Rwanda’s  2013 media law  narrowly defines journalists and the activities they can carry out, yet the African Commission on Human and Peoples’ Rights’ (ACHPR) declaration of principles on freedom of expression and access to information in Africa  broadly protects journalists and online media. The Media Law also introduced a self-regulatory body, the Rwanda Media Commission (RMC), which is tasked with regulating “the conduct of journalists.” During Niyonsenga and Komezusenge’s trial, the prosecution accused them of working without registration from the RMC and cited the Media Law’s narrow definition of journalists to justify its charges of “impersonation” and “forgery.”

In the Media Law, the national utilities statutory regulator – the Rwanda Utilities Regulatory Authority (RURA) – is tasked with the regulating “audio, audiovisual media and internet.” Under Rwanda’s ICT Law, communications deemed “grossly offensive,” “false” or “causing annoyance, inconvenience, or needless anxiety” are prohibited and the government can direct RURA to ensure the suspension of networks or services “to protect the public from any threat to public safety, public health or in the interest of national security.”

Article 126 of the ICT Law also allows the government to interrupt private communications deemed contrary to “existing law, public order or good morals.” In its general comment, the Human Rights Committee has affirmed that imposing a general ban on operating some websites and systems is inconsistent with the International Covenant on Civil and Political Rights.

Finally, Rwandan laws on the genocide, which may have been intended to prevent and punish hate speech of the kind that led to the 1994 genocide, have in fact restricted free speech and imposed strict limits on how people can talk about the genocide and other events of 1994. Rwandan Law defines genocide ideology as a public act that manifests an ideology that supports or advocates for destroying – in whole or in part – a national, ethnic, racial, or religious group.

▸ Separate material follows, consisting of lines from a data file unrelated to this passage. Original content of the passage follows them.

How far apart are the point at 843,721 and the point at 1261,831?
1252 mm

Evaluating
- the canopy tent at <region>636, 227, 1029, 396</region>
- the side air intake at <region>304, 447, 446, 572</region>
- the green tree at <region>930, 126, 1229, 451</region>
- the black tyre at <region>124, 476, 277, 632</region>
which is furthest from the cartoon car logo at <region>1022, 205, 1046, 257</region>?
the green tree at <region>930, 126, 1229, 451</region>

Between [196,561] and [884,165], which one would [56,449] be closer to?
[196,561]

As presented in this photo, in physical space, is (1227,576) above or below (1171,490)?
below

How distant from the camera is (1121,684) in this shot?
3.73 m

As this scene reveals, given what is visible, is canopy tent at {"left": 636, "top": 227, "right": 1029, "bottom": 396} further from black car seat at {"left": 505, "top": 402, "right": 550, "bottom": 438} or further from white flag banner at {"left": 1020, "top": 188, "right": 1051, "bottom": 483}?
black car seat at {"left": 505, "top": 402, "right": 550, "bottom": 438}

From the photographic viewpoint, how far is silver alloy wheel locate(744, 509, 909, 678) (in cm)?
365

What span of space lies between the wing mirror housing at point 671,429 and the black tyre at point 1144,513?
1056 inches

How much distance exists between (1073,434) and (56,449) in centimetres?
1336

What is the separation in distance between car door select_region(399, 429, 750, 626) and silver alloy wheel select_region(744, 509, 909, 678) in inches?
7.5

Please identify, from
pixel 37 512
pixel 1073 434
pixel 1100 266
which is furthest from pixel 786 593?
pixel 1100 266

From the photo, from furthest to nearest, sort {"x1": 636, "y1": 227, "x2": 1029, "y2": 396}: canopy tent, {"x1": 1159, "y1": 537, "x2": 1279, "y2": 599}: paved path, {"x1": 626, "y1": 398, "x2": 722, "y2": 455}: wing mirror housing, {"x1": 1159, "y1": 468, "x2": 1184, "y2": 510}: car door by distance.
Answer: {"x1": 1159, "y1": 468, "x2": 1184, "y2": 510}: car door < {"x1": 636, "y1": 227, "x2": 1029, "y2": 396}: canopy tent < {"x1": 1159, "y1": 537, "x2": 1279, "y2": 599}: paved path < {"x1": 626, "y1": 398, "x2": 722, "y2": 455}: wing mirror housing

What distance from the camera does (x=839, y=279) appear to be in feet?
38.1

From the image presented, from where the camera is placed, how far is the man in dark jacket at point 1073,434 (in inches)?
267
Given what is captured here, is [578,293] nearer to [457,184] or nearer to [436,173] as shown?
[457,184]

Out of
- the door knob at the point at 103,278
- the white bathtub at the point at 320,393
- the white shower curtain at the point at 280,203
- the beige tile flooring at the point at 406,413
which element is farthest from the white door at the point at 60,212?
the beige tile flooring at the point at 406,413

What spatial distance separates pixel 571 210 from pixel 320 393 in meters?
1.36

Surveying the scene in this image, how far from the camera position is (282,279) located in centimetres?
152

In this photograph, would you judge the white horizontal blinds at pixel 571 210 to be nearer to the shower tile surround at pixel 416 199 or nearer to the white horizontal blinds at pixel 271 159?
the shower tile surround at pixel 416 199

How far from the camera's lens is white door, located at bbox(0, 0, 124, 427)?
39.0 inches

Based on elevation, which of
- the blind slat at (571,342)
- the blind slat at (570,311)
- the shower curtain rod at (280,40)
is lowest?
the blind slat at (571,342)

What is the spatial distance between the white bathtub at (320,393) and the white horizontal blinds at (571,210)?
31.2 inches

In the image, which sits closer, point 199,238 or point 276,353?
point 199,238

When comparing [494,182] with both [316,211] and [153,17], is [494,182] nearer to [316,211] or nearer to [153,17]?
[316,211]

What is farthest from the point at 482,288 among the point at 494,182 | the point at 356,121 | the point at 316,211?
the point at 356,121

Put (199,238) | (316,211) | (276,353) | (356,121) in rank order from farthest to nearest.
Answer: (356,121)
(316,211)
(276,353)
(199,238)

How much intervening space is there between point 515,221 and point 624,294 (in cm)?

The latest revision of the law adopted in 2018 removed language requiring evidence of a “deliberate” act. “Affirming that there was a double genocide,” which could be interpreted to refer to crimes committed by the RPF, “providing wrong statistics about victims of the genocide” and “distorting the facts about genocide for the purpose of misleading the public” are punishable by up to seven years in prison and a fine of at least 500,000 Rwandan Francs ($500). Rwandan authorities’ efforts to combat genuine genocide denial should not involve criminal penalties for mere speech and should not attempt or aim to stifle discussion and debate on historical events. As recommendation, the criminal law, or any laws that create vaguely defined offenses, should not be used to prevent people challenging official versions of events.

Conclusion 

We do not expect anything from his appeal because the justice system in Rwanda is independent, especially when the investigation involves politics. Obviously, Rwandan laws reveal injustices that must be eradicated. To address this, Rwanda should urgently implement the recommendations it received during its 2021 Universal Periodic Review to amend its penal code and media laws, ensure the independence of the Rwanda Media Commission in law and practice, and take measures against the legal ambiguity of media regulatory bodies. Rwanda should conduct a comprehensive review of its legal framework, including its genocide ideology and ICT laws, resulting in amendments to laws that are contrary to Rwanda’s regional and international obligations. It goes without saying that nothing will be done because that would contradict their policy.